The investigation reveals the involvement of a major drug trafficker, who also happens to be a valuable informant for the Central Office for the Suppression of Illicit Drug Trafficking, then headed by François Thierry (Jacques Billard in the film).
Emmanuel Fansten is informed by a former undercover narcotics agent, Hubert Avoine (Hubert Antoine in the film). It is thanks to his testimony that he will be able to update what looks like a state scandal. Together they publish the book The infiltrator: From the hunt for Chapo Guzman to the French narcotics scandal in 2017. So three men, a journalist, an informant, and a “big” cop, to a complex case that does not want to find its end. So who did what? Who is right?
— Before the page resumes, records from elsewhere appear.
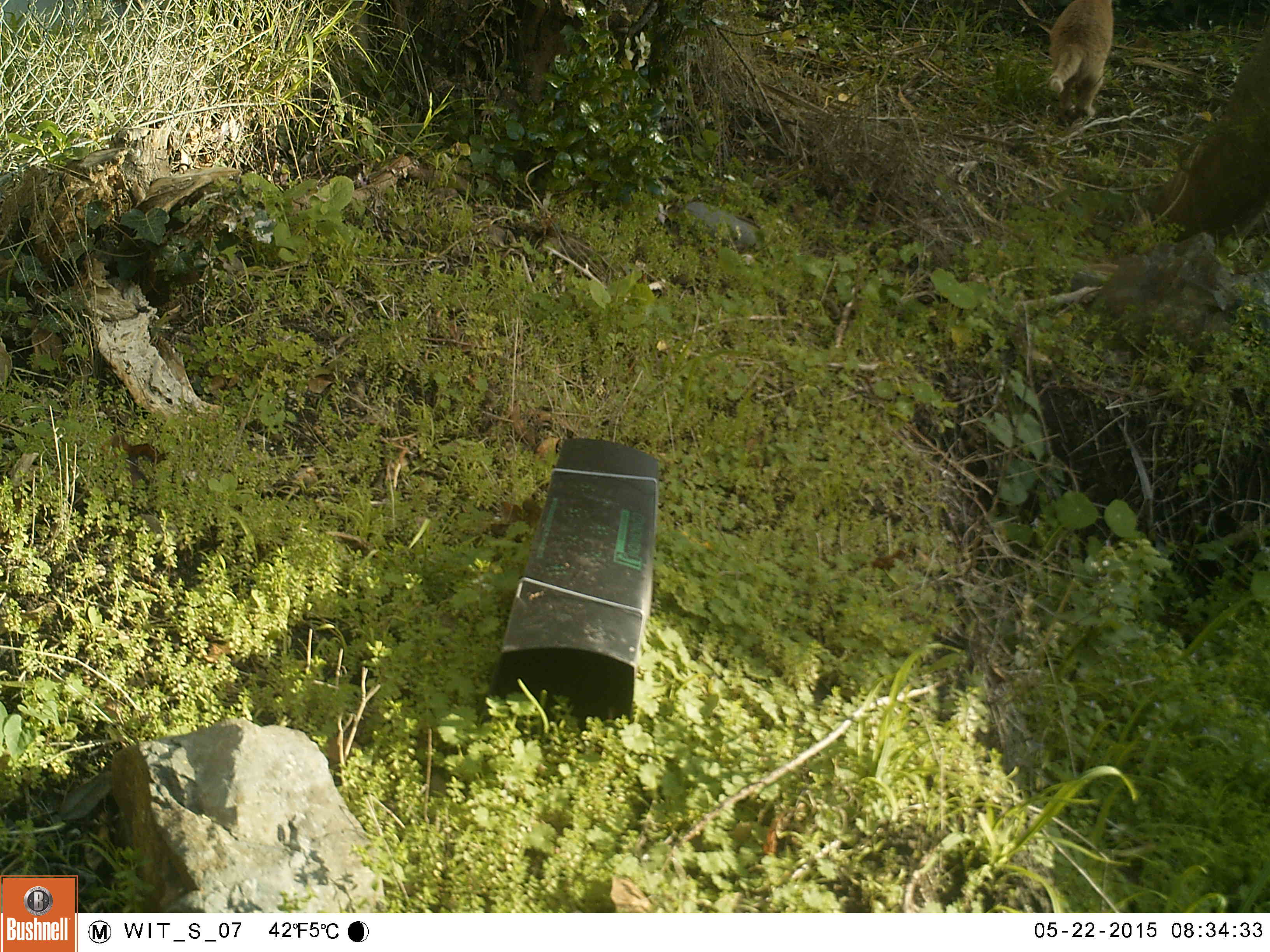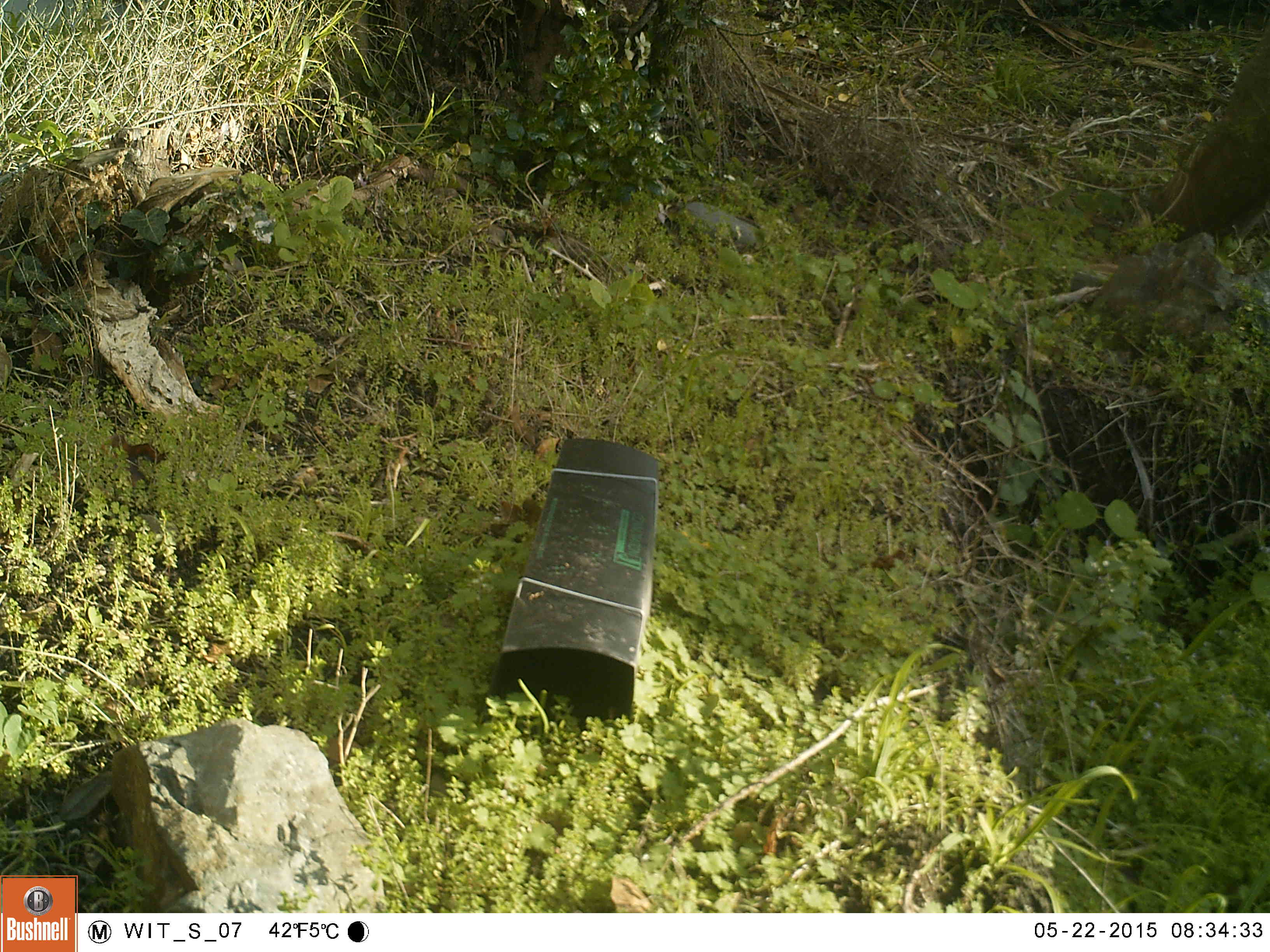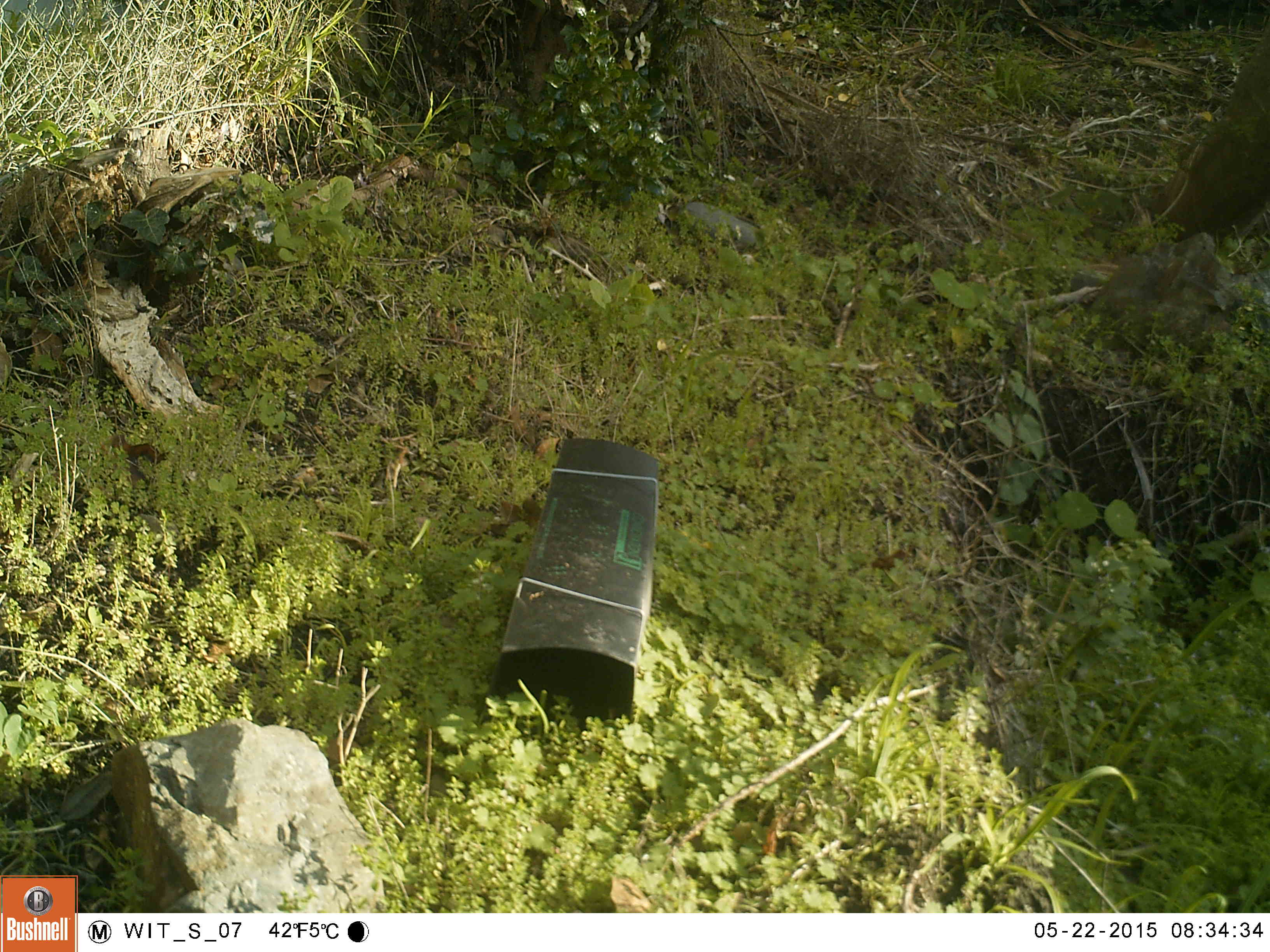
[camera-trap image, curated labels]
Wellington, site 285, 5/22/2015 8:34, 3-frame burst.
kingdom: Animalia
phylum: Chordata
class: Mammalia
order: Carnivora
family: Felidae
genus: Felis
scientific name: Felis catus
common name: cat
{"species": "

State Scandal Investigationsupreme exercise of doubt
Thierry de Peretti pulls off a brilliant tour de force by not answering these questions decisively. On an established scandal and whose legal proceedings are still ongoing, we do not know at the end ofState Scandal Investigation if it’s very real matter really existsand where would be the distance that makes it possible to form a judgment.
We are of course attached to the quest for the two men, a priori brave anti-heroes. Until this brilliant end where Jacques Billard cancels this attachment, perhaps by talking about “higher” reasoning, in the sense of collective and long-term reasoning.
When Stéphane and Hubert would only be moved by personal and short-term interests. Because Stéphane cannot deny his addiction to investigation and hearing, just as Hubert cannot deny his personal hatred of Jacques Billard.
The drug at the heart of the scandal is indeed also the one that Stéphane uses on occasion. As for the light that Hubert seeks on the affair, he also wants, perhaps above all, to capture it for himself, to make a name for himself before disappearing.
Normal contradictions, from which the Jacques Billard image is exempt, on which we see logically much less. Simply because to make the film, Thierry de Peretti only worked as closely as possible on the documents. Those are essentially recordings between Emmanuel and Hubert.
To stage this story of an investigation, the camera follows these characters in long sequence shots where the main actors shine.